> For serious accounts (in the 6 digits/year) absolutely not, unless the attack is large enough to affect other customers.
If it doesn't affect other customers, a hosting company won't act or even be aware, in most cases. They'll just send you a bill for the transfer. If someone attacks you and it impacts other customers, you get nulled. I'm aware of 7 digits/year and 8 digits/year accounts through industry anecdotes that have had machines nulled. The engineer operating the null doesn't say, "oh, that's X, maybe I shouldn't fix the network for my other customers".
There's a bit of middle ground between "sending a bill" and nulling.
I've been hit by two larger attacks in the past (GBit/s range) and the respective ISPs were both extremely supportive, switching our IPs while they tightened their filters. Neither billed us a dime despite our ingress spike making quite a bump in their charts and a lot of handholding over 2-3 days.

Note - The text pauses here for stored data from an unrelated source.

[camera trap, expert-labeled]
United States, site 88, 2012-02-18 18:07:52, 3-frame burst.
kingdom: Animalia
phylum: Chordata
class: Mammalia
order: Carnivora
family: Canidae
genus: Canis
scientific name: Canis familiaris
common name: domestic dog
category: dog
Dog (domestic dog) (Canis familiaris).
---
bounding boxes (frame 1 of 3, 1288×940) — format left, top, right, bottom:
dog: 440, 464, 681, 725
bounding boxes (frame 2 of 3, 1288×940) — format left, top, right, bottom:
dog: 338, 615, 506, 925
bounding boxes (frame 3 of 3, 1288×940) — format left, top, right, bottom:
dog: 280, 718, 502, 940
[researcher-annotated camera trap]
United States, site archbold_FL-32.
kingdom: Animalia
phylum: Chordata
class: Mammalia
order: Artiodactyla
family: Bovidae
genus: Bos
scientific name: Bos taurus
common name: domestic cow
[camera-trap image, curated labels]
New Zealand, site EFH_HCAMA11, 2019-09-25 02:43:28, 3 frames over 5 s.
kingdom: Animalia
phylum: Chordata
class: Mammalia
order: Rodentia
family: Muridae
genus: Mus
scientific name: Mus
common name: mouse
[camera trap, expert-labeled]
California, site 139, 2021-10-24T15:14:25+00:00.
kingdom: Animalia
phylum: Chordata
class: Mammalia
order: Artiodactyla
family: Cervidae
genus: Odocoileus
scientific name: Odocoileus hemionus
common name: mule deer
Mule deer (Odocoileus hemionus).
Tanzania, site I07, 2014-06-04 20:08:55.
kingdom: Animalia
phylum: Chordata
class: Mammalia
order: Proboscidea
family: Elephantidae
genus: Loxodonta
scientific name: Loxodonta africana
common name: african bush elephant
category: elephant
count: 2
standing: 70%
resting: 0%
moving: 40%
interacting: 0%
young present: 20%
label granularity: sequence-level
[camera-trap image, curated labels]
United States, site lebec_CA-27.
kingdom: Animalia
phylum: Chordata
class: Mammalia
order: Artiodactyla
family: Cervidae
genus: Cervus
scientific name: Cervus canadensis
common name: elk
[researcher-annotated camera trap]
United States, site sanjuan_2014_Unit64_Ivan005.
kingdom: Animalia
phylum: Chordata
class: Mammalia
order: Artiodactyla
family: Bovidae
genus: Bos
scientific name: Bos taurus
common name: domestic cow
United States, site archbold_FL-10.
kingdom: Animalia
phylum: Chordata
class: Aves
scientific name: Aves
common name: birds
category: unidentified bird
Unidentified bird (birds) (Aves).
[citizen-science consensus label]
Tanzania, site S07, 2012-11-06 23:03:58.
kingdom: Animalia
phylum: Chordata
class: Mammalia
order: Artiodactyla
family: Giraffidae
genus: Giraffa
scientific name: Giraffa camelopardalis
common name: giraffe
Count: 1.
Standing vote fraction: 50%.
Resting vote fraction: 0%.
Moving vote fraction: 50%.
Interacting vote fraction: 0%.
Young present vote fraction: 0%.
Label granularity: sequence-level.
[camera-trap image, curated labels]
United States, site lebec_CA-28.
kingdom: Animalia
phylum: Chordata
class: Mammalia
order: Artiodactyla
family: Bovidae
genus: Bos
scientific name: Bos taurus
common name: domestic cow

If it doesn't affect other customers, a hosting company won't act or even be aware, in most cases. They'll just send you a bill for the transfer. If someone attacks you and it impacts other customers, you get nulled. I'm aware of 7 digits/year and 8 digits/year accounts through industry anecdotes that have had machines nulled. The engineer operating the null doesn't say, "oh, that's X, maybe I shouldn't fix the network for my other customers".
I don't understand what you're disagreeing with.